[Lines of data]
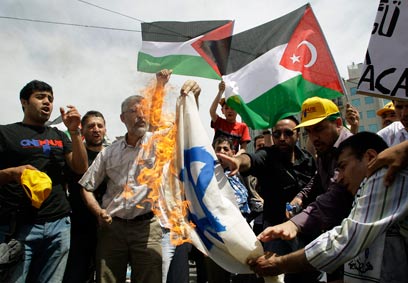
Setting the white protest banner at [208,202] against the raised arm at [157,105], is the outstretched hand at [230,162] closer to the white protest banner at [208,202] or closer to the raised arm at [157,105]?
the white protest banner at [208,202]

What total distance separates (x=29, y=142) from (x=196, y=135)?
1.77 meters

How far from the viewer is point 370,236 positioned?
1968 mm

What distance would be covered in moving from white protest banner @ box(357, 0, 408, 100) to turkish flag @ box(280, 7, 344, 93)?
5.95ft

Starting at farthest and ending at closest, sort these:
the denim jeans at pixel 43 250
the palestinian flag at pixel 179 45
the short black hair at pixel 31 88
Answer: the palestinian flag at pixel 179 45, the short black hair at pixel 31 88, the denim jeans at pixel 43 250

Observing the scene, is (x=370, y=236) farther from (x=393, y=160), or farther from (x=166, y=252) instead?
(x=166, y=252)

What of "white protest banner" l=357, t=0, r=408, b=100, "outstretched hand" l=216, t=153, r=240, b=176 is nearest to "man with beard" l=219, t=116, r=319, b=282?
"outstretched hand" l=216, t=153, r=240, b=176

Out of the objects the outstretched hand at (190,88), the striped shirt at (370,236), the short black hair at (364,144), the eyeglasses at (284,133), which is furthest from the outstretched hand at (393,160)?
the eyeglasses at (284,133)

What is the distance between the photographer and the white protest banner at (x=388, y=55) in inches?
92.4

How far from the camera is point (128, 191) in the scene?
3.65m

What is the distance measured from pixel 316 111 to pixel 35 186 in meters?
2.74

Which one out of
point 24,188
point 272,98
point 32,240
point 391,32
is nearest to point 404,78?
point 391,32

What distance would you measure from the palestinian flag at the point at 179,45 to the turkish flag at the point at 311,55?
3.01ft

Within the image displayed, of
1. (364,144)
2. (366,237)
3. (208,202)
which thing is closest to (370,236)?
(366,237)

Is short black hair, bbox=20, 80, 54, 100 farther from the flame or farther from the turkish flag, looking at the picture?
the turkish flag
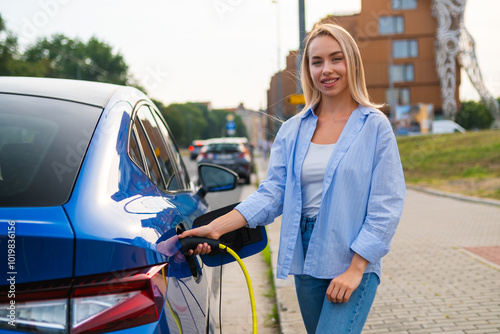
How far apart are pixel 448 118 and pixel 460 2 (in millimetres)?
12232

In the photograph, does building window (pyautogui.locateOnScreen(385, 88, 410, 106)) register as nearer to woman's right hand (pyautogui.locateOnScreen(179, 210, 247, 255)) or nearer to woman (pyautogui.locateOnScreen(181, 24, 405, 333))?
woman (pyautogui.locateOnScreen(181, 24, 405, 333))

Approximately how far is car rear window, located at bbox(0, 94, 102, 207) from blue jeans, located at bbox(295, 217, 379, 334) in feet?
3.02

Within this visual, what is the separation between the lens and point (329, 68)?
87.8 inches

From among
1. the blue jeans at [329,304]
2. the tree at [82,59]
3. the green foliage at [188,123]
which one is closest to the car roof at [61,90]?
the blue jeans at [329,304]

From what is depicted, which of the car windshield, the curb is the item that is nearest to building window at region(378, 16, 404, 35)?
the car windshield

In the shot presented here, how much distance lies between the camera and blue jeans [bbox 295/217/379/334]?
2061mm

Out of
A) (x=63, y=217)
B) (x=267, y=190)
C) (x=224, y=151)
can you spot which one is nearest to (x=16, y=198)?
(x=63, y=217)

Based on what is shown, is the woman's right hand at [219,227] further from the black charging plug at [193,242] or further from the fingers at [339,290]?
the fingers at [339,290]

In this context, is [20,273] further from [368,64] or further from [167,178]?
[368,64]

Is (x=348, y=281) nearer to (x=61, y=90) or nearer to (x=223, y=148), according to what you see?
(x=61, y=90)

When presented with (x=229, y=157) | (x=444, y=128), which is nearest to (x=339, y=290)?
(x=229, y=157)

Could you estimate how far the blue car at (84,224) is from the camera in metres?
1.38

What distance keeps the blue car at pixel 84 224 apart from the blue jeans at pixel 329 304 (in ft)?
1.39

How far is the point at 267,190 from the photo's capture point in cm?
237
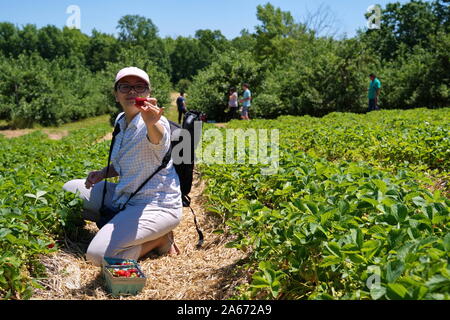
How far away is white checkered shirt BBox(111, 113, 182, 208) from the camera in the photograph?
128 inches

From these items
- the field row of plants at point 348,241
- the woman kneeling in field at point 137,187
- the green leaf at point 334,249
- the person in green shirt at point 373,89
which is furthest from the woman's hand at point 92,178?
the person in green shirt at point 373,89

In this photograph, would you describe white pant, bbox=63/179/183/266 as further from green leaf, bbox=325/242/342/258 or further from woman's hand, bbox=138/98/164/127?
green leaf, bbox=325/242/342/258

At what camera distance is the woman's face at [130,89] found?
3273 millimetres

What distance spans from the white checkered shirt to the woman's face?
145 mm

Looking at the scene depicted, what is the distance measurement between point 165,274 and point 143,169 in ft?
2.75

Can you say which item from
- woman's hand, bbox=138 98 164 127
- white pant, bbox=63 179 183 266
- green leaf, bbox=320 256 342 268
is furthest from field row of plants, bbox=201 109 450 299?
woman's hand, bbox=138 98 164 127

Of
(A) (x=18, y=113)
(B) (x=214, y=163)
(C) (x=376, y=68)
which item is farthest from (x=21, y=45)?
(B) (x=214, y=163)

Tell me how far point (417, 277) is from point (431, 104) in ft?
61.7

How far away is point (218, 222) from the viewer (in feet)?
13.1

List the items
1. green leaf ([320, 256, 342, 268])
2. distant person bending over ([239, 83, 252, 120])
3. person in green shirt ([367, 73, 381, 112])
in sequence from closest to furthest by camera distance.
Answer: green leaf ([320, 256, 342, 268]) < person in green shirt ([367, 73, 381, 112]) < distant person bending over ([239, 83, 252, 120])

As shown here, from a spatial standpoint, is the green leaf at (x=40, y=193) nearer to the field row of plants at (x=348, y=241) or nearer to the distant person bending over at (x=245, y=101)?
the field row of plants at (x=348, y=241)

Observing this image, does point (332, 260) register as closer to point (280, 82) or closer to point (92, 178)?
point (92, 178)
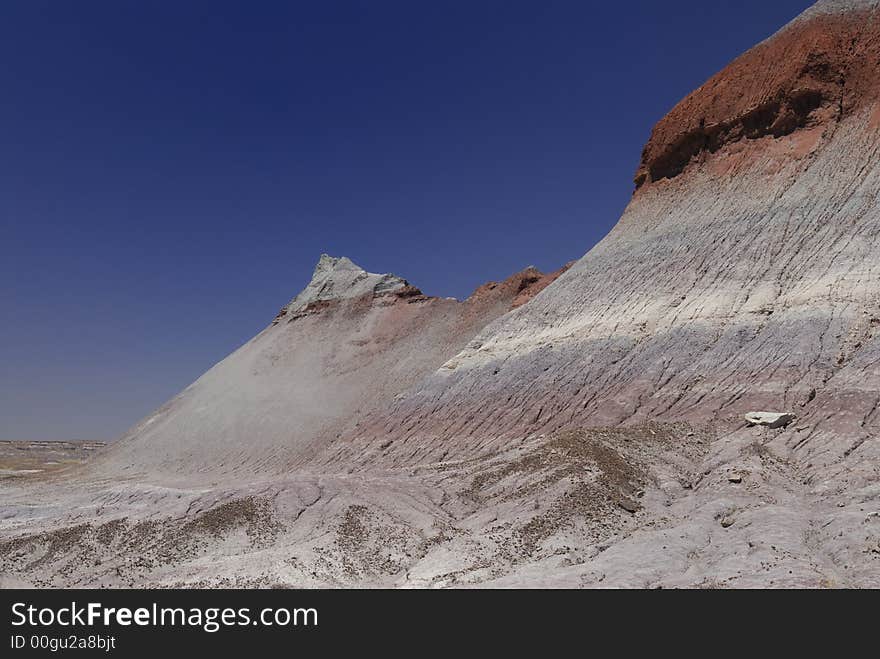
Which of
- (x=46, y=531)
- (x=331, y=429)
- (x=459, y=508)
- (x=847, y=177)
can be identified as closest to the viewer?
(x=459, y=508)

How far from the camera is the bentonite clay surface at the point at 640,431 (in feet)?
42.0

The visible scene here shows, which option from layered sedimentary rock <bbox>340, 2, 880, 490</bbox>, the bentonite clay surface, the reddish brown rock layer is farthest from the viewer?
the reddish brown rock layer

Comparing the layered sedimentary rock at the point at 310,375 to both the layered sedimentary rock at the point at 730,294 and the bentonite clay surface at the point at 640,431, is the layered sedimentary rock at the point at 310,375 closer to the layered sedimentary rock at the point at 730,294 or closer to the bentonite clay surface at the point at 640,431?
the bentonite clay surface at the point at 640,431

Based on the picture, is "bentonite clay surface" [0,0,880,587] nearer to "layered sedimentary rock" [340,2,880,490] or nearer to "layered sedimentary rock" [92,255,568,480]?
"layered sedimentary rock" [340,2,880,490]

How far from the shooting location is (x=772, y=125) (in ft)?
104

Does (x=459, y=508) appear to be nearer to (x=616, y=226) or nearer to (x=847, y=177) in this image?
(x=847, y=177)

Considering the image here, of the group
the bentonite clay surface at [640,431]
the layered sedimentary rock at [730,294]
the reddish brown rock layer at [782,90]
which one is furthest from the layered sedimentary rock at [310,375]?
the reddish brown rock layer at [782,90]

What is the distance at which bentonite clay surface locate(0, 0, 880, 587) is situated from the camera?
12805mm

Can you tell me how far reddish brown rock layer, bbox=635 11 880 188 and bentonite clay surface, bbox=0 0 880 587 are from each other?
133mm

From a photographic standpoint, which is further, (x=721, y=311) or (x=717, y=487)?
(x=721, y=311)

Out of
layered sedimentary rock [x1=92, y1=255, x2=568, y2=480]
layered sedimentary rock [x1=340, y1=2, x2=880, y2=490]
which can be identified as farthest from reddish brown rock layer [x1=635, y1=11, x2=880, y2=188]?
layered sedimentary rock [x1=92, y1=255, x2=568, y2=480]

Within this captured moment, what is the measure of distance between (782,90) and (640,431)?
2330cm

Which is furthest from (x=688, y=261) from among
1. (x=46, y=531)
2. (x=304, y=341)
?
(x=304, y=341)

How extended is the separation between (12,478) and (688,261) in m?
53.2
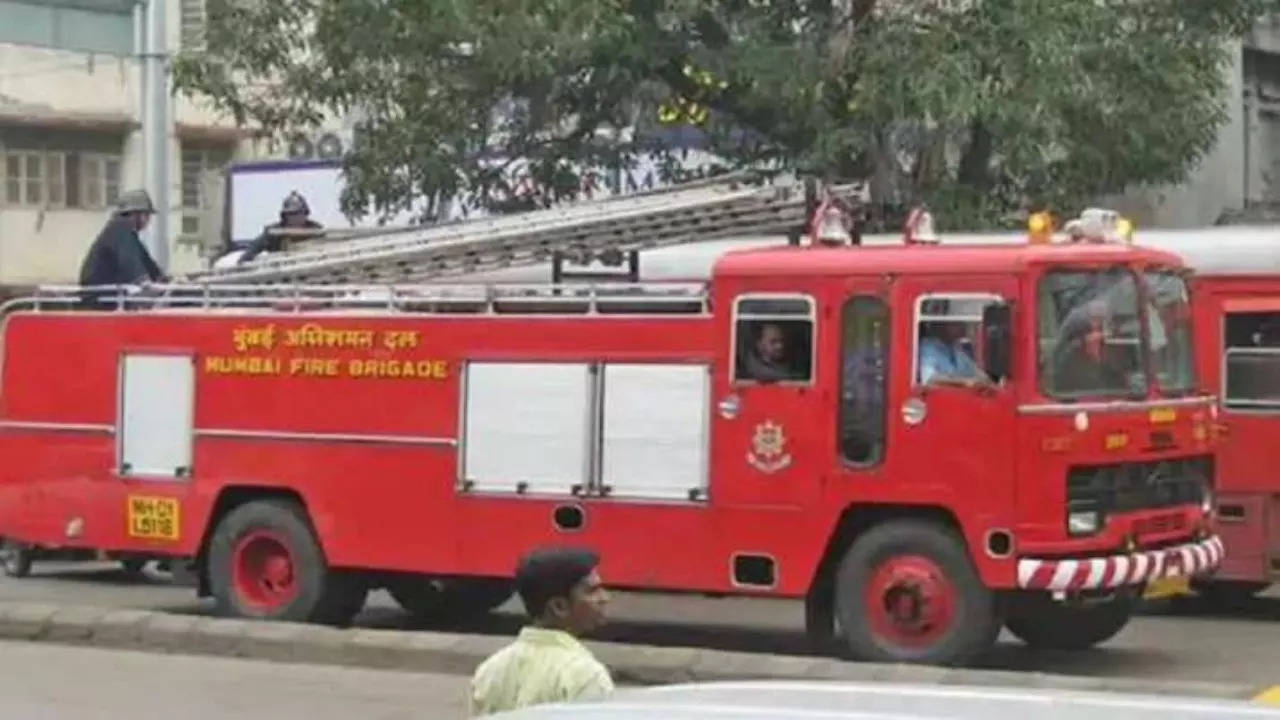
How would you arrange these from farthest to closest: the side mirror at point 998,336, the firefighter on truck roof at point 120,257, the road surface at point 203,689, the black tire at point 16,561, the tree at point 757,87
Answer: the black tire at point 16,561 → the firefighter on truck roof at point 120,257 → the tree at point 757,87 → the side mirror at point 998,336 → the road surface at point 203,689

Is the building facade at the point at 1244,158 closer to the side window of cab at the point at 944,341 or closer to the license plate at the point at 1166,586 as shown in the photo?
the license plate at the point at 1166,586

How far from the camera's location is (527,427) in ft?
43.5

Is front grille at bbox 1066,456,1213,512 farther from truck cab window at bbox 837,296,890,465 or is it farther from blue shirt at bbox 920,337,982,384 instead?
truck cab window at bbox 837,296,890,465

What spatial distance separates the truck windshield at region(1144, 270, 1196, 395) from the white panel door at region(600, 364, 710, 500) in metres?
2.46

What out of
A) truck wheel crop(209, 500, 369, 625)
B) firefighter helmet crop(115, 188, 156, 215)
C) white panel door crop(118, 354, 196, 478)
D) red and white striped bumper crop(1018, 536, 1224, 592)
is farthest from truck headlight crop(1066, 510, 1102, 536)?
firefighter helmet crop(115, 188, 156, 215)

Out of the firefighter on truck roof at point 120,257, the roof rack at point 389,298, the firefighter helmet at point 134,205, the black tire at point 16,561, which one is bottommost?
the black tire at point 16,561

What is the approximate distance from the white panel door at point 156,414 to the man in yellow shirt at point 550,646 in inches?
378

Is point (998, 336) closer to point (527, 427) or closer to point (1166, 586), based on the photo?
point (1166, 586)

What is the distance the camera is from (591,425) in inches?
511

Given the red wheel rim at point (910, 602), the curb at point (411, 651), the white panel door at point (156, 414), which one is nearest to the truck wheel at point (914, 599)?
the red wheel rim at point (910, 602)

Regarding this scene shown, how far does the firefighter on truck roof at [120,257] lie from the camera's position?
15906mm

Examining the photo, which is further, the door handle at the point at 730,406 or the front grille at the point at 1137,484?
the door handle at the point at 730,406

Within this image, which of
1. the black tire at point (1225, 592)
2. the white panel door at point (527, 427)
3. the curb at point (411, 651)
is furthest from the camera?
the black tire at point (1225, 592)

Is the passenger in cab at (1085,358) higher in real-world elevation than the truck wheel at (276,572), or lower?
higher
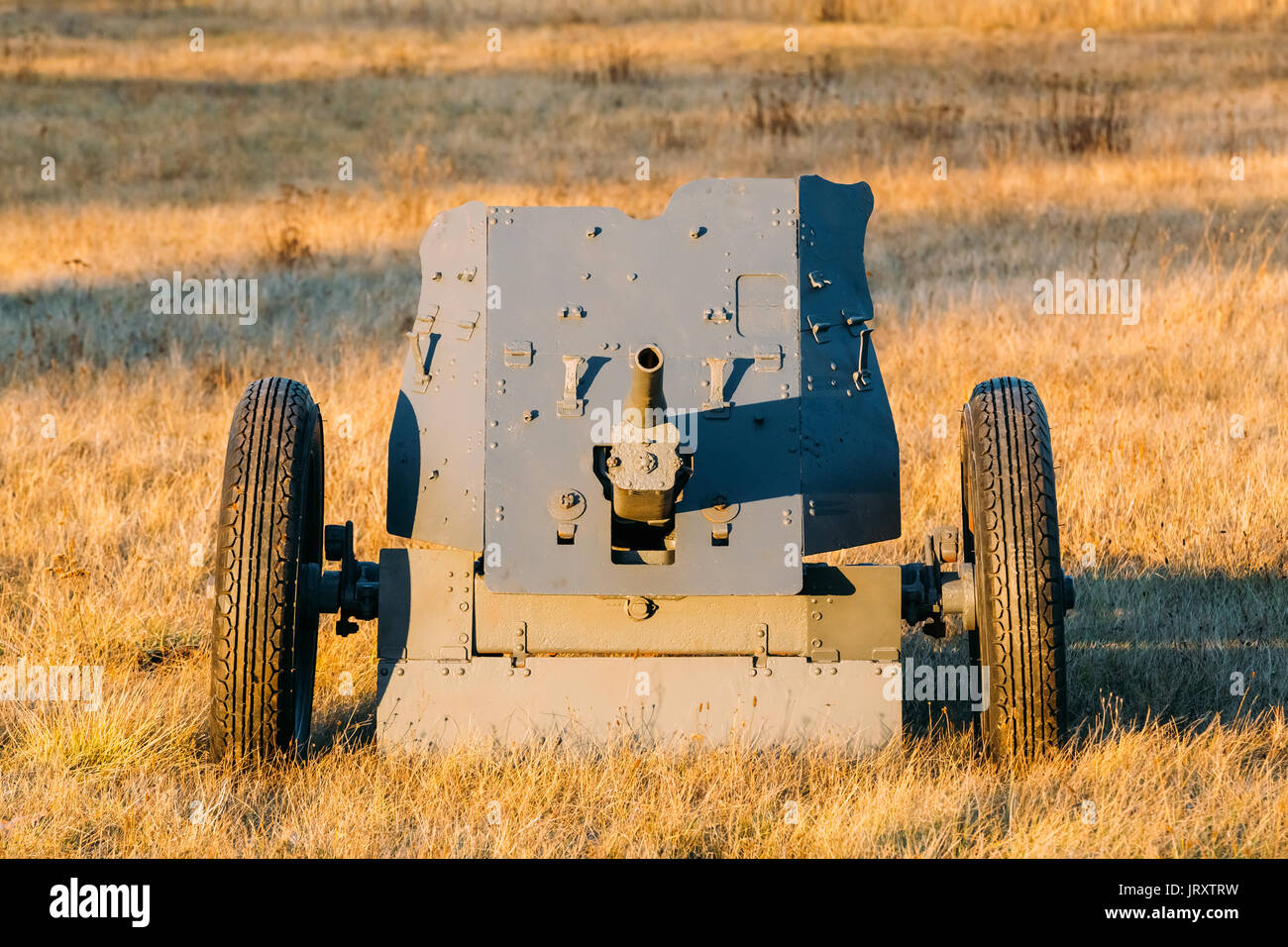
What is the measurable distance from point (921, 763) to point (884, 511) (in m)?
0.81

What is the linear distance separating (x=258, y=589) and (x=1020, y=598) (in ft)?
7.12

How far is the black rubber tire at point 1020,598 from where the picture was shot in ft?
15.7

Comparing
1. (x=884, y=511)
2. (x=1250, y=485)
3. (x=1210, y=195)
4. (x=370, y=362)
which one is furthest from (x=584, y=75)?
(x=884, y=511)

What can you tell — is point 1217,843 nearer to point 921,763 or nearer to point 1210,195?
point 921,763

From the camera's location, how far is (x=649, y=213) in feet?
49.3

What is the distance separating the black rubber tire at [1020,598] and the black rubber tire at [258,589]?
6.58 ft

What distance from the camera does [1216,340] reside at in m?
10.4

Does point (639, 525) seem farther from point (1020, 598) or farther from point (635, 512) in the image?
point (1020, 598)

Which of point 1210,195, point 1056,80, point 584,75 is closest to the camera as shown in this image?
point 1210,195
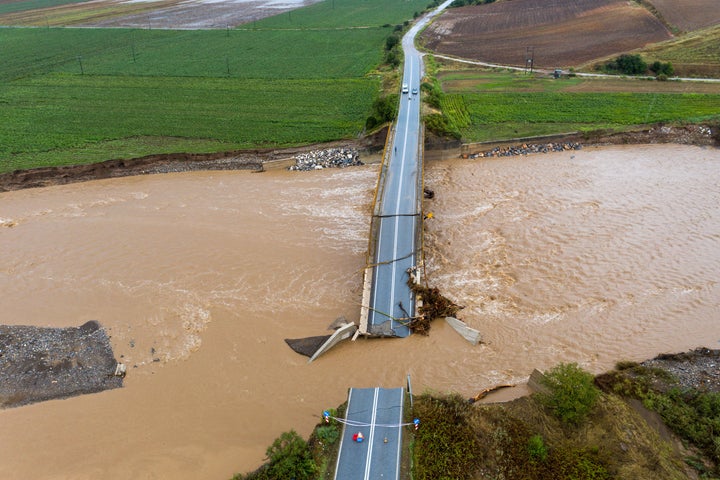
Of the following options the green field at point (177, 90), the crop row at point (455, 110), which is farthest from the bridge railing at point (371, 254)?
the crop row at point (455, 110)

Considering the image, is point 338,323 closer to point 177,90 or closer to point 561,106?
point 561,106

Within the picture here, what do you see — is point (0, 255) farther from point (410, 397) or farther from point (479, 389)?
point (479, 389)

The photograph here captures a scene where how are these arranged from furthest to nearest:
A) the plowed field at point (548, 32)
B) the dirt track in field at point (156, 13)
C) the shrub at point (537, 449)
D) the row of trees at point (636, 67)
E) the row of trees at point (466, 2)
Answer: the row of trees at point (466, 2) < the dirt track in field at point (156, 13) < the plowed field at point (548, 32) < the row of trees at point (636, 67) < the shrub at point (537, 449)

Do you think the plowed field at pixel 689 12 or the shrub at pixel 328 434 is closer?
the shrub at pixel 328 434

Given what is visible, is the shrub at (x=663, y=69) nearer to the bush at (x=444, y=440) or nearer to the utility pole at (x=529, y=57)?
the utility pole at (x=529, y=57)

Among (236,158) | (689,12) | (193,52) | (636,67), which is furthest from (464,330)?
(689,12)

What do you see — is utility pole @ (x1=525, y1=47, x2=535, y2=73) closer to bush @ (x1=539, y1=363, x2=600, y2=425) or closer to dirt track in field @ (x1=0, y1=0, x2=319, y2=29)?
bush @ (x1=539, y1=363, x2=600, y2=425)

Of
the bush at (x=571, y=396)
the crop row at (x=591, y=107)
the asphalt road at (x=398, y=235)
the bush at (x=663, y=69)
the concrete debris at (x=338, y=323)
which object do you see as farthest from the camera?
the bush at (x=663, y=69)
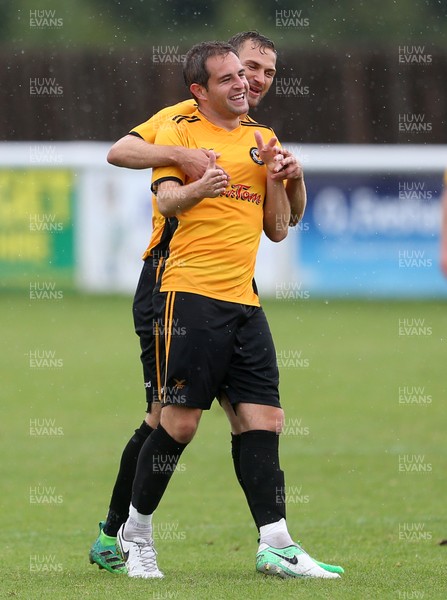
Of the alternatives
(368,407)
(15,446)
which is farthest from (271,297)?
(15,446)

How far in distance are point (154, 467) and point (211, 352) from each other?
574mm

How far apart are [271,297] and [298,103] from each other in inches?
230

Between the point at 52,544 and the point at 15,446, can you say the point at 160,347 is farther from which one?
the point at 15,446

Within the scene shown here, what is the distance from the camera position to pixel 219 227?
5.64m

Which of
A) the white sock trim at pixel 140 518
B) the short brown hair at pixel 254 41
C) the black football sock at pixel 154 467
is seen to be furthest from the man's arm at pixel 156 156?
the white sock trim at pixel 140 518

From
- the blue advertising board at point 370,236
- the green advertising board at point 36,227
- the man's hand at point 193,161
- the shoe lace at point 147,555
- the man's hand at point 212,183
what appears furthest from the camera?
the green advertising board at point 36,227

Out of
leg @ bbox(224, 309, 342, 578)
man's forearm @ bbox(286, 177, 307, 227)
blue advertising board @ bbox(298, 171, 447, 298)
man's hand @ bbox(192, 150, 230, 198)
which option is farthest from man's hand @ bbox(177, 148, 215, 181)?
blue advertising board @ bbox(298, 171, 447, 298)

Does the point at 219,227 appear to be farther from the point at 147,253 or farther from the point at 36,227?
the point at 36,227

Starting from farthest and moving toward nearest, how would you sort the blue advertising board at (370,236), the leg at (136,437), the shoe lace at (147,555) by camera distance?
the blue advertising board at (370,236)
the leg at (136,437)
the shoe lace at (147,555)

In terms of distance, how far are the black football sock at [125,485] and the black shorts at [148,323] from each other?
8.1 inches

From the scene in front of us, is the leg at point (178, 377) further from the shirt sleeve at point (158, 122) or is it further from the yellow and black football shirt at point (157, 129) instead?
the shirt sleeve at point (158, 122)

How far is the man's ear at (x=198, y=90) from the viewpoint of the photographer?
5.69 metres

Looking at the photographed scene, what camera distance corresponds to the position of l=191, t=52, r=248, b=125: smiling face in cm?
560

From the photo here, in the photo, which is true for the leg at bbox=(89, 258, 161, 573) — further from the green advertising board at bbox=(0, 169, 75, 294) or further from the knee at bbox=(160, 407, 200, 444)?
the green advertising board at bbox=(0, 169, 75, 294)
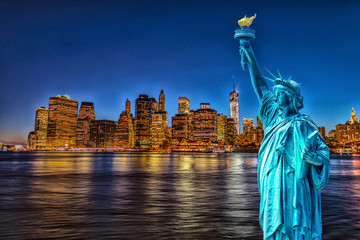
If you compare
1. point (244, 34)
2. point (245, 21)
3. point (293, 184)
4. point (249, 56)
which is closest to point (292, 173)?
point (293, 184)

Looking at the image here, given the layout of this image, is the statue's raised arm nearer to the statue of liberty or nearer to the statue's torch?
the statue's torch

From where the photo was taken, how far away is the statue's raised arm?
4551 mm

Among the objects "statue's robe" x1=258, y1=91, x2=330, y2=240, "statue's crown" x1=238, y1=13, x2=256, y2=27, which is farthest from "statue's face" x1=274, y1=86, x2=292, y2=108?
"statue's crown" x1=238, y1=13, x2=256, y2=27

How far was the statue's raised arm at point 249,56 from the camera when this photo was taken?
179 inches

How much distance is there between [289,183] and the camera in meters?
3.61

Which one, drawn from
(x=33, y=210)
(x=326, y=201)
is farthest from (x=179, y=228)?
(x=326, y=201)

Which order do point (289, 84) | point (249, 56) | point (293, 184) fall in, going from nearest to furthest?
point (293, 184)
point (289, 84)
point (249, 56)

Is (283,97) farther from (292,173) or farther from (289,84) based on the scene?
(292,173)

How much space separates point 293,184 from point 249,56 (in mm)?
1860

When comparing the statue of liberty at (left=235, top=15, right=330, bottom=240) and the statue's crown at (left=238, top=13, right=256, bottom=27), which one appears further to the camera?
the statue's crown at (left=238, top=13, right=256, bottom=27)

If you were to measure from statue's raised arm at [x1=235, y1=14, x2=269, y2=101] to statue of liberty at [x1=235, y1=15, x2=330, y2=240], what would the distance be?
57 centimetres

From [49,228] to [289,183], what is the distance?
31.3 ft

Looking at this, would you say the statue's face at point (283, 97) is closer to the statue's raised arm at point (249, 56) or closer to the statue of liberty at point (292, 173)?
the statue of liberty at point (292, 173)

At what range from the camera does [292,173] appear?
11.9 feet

> **Aim of the task**: From the "If you compare" line to the close of the listing, restate each line word for word.

> **Solution to the problem**:
If you compare
1. point (244, 34)
2. point (245, 21)
3. point (293, 184)
4. point (249, 56)
which is closest to point (292, 173)?
point (293, 184)

Looking at the image here, given the layout of this image, is the statue's raised arm nearer to the statue of liberty or nearer to the statue's torch?
the statue's torch

From where the photo was taken, how far away is the statue's raised arm?
4551 mm

Among the objects "statue's robe" x1=258, y1=91, x2=330, y2=240, "statue's crown" x1=238, y1=13, x2=256, y2=27, which is farthest from "statue's face" x1=274, y1=86, x2=292, y2=108?
"statue's crown" x1=238, y1=13, x2=256, y2=27

How far was the statue's raised arm at point 249,56 from the camera when this photo was taken?
179 inches

How much distance is there between [289,183] and the camera in meters?
3.61

Which one, drawn from
(x=33, y=210)
(x=326, y=201)
is farthest from (x=179, y=228)?
(x=326, y=201)

Which order do point (289, 84) | point (249, 56) | point (293, 184) fall in, going from nearest to furthest?
point (293, 184)
point (289, 84)
point (249, 56)

Is (283,97) farther from (292,173) or farther from (289,84) based on the scene?
(292,173)

How much space separates point 293,184 from point 249,56 (in mm)?
1860

When comparing the statue of liberty at (left=235, top=15, right=330, bottom=240) and the statue's crown at (left=238, top=13, right=256, bottom=27), which one appears further to the camera?
the statue's crown at (left=238, top=13, right=256, bottom=27)

If you were to measure from statue's raised arm at [x1=235, y1=14, x2=269, y2=101] to statue of liberty at [x1=235, y1=15, x2=330, y2=240], what would the distance be?
57 centimetres

From [49,228] to [289,183], what is the distance?
31.3 ft

Looking at this, would you say the statue's face at point (283, 97) is closer to the statue's raised arm at point (249, 56) or closer to the statue of liberty at point (292, 173)?
the statue of liberty at point (292, 173)

At what range from the camera does [292,173] appear?
11.9 feet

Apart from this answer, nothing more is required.